LOYALTY OR ELSE by Rabbi Baruch Cohon

          This week we will read a section called R’ey – “See” – in the Book of Deuteronomy chapters 11-16, comprising the second of Moses’ farewell speeches.  He starts by telling his people: “See, I place before you today a blessing and a curse.  The blessing if you follow G-d’s commandments that I give you, and the curse if you do not follow them but leave the path that I charged you to take.”

          Among those commandments we find some warnings that we might call extreme.  For example, how to treat a false prophet.  How to react to a member of your own family who leaves the faith and invites you to come along.  What to do about an entire city that decides to practice idolatry.  In all such cases, the penalty is death.

          Hardly sounds like a religion of love and justice, does it?  It even reminds us of some current reports about fatal fatwas pronounced against prominent ex-Muslims.  And who knows how many humble victims of similar fatwas we don’t hear about.
##########
_Task item 1_
According to the commentary, which chapters of the Book of Deuteronomy make up the section called R'ey?
_Task item 2_
Retype everything in the commentary from "Among those commandments" down to "don’t hear about.", without altering any wording or punctuation.
##########
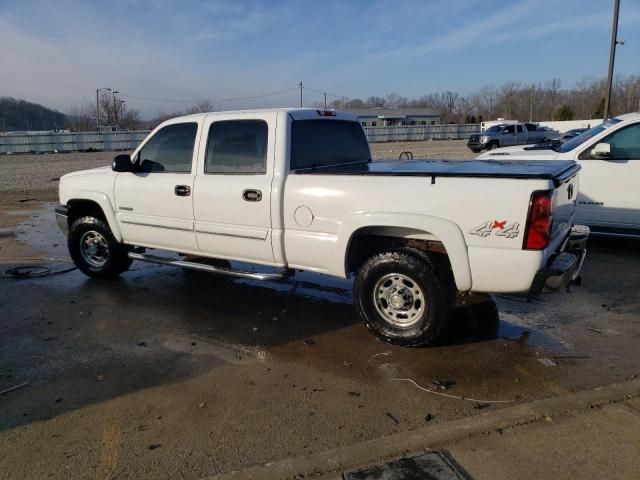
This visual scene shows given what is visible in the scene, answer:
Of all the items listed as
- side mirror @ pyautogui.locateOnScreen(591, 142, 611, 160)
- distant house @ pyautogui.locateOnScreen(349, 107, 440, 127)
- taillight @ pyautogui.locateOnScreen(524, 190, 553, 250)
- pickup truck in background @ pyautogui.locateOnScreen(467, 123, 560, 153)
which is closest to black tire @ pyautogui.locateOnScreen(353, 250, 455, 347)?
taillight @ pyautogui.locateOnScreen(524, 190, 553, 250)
##########
_Expected output 1_
Chapters 11-16.

_Expected output 2_
Among those commandments we find some warnings that we might call extreme.  For example, how to treat a false prophet.  How to react to a member of your own family who leaves the faith and invites you to come along.  What to do about an entire city that decides to practice idolatry.  In all such cases, the penalty is death.

          Hardly sounds like a religion of love and justice, does it?  It even reminds us of some current reports about fatal fatwas pronounced against prominent ex-Muslims.  And who knows how many humble victims of similar fatwas we don’t hear about.